Task instructions —
A - In the kidney bean soup recipe below, why does the writer still make the soup the traditional way? Answer in one to three sentences.
B - Translate this sentence from the kidney bean soup recipe below into Spanish: "Once you have the boiled beans, the recipe is pretty easy to follow."
C - Rewrite the paragraph of the kidney bean soup recipe that begins "This recipe is my mom's recipe" as a bulleted list that keeps its main facts.

Passage shown —
........
Kidney beans are very popular in India. They are relished as curry with rice, or in salads. Even the most fussy eaters rarely say no to Kidney beans curry.
As a child, I was not very fond of Kidney beans. I was the only one in the family who never got excited to eat these beans. My mom cooked them quite often and I had to eat them anyways. My mom is a very good cook, so they were always very flavorful but it was just me who somehow never liked their texture. We, as children, were never given options on dinner table. Whatever was on the table was meant to be enjoyed ( BTW, I’m doing the same with my own kids now! ). And in India snacking was never very popular , not even today . So whatever was cooked in mom’s kitchen, we had to eat it or wait until the next meal. I slowly started to like these beans after I moved to USA. Each time I cooked them, they took me back to my childhood and my family in India – knowing how much they all enjoy these beans, I developed a sudden liking for them.
This recipe is my mom’s recipe. The only thing I changed in the recipe is the addition of lots of greens ( kale or spinach) to make it a colorful soup – for those cold, dull winter days we have here in Colorado . There are two ways to make this hearty soup – traditional way ( my mom’s way ) and the modern way ( quicker too). I still follow the traditional way because I’m a soaker, and I love using my pressure cooker. It just reminds me of my mom’s kitchen. And also the freshness and tenderness of fresh cooked beans is a plus if you go traditional way but I’m really not trying to convert anyone.
These two options are available only in the beginning . You decide whether you want to boil your beans or use the canned ones. Once you have the boiled beans, the recipe is pretty easy to follow.
Ready in : 30 minutes ( if using canned beans)
Traditional way : Overnight soaking time + 1 hour ( pressure cooking + sautéing )
Difficulty Level: Medium
1 cup dried red kidney beans or 2 cans of store bought beans
1 teaspoon turmeric
1 tablespoon coconut oil
1 teaspoon cumin seeds
1 cup diced onions
1 teaspoon grated ginger
2 teaspoons minced garlic
½ cup diced tomato ( one Roma tomato)
........
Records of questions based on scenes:

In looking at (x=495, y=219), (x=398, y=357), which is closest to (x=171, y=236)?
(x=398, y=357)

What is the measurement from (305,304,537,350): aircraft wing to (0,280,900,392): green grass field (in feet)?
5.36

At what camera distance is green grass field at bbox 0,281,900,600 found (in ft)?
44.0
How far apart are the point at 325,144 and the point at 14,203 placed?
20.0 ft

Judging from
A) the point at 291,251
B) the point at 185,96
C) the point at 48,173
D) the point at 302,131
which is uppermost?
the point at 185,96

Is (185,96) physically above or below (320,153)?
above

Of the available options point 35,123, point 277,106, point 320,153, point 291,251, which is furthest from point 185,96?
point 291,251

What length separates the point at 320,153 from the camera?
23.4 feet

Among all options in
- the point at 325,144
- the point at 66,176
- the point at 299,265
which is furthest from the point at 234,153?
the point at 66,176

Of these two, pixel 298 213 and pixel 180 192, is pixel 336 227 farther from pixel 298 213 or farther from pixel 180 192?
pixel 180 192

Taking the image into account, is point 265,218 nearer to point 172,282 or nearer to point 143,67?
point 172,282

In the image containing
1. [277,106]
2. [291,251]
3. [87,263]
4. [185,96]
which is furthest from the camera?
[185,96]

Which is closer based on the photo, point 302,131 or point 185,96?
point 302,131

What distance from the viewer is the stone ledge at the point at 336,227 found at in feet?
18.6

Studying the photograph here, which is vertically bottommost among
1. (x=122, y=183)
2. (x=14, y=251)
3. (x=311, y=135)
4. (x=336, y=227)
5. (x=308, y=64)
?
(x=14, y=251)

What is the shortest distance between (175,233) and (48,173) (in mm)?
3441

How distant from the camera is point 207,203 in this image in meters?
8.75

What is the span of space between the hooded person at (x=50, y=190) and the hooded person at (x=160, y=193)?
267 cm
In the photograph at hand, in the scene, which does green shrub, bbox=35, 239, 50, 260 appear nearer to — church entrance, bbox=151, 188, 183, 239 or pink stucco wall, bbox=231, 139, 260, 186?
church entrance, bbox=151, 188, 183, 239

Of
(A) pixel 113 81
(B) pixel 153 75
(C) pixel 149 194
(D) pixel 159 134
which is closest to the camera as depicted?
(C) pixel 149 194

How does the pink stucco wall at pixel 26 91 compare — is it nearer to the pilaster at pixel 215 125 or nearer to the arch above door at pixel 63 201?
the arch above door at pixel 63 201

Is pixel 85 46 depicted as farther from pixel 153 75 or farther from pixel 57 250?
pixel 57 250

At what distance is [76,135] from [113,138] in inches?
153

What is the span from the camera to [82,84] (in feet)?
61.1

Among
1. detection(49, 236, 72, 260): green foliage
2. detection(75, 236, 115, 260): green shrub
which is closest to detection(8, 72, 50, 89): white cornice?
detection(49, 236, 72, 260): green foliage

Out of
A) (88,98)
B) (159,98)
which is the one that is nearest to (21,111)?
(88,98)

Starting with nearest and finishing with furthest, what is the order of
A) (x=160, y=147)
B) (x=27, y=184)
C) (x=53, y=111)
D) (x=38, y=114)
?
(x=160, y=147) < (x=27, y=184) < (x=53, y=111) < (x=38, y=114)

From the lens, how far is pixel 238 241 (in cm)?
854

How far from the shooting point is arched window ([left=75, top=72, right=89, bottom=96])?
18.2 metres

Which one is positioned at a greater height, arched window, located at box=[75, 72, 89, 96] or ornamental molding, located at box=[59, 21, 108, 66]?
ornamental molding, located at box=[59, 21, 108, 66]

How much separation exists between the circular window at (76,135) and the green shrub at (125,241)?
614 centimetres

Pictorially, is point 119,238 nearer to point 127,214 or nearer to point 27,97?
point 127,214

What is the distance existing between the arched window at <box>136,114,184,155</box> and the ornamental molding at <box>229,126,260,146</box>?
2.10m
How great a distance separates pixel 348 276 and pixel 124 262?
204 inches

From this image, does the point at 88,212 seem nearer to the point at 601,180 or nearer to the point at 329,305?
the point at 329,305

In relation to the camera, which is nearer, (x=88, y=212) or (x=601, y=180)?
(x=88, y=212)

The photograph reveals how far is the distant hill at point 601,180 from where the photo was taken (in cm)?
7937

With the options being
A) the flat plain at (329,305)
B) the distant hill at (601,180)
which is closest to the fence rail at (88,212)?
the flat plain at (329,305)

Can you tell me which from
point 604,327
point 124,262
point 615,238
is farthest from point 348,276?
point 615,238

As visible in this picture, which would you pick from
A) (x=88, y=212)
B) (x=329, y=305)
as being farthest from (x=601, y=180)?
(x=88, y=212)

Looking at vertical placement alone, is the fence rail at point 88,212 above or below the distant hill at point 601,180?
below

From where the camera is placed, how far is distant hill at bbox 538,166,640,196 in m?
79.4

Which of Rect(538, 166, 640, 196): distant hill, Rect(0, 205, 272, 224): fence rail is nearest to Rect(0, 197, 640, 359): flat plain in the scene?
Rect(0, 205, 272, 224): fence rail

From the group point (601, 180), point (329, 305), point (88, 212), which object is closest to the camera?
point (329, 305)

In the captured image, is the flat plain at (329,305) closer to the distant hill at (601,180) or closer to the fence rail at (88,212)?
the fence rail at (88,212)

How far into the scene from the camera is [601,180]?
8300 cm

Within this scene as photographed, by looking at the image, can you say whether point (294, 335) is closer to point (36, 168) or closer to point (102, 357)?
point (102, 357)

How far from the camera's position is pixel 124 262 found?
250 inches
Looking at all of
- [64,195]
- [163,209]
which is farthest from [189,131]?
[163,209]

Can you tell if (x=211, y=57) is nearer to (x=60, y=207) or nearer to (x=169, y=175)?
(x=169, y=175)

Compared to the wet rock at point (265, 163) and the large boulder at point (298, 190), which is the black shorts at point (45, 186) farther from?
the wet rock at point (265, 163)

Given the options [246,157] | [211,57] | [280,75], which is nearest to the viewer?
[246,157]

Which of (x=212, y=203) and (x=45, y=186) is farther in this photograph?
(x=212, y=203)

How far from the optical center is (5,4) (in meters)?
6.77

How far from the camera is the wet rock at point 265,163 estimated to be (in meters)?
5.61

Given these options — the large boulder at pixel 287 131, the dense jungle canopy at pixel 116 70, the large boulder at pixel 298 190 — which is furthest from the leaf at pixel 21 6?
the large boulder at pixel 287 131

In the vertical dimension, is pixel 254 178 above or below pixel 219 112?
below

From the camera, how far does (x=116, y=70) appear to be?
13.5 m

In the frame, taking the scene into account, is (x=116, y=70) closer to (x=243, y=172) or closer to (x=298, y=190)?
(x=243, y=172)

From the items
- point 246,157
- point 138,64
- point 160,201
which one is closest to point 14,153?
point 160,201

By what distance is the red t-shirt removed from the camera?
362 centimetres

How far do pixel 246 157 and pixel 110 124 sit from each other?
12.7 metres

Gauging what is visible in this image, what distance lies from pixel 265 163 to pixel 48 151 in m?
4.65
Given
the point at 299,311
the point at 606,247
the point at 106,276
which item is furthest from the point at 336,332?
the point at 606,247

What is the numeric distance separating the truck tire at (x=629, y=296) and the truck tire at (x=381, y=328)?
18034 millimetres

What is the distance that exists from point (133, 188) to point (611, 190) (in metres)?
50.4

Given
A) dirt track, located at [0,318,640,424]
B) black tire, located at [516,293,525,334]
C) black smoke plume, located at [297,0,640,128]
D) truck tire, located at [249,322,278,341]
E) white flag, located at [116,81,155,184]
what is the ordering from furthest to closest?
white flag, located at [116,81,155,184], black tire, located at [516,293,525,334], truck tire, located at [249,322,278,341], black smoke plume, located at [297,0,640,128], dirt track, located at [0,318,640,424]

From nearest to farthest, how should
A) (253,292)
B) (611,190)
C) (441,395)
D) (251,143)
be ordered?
........
Outputs by task —
A - The writer is a soaker who loves using a pressure cooker, and the traditional way brings back memories of the writer's mom's kitchen. Freshly cooked beans also have the advantage of freshness and tenderness.

B - Una vez que tengas los frijoles hervidos, la receta es bastante fácil de seguir.

C -
- The recipe is the writer's mom's recipe.
- The only change is the addition of lots of greens (kale or spinach), which makes the soup colorful for the cold, dull winter days in Colorado.
- The soup can be made two ways: the traditional way (the mom's way) or the modern way, which is quicker.
- The writer still uses the traditional way because the writer is a soaker, loves using a pressure cooker, and is reminded of the mom's kitchen.
- Freshly cooked beans add freshness and tenderness, but the writer is not trying to convert anyone.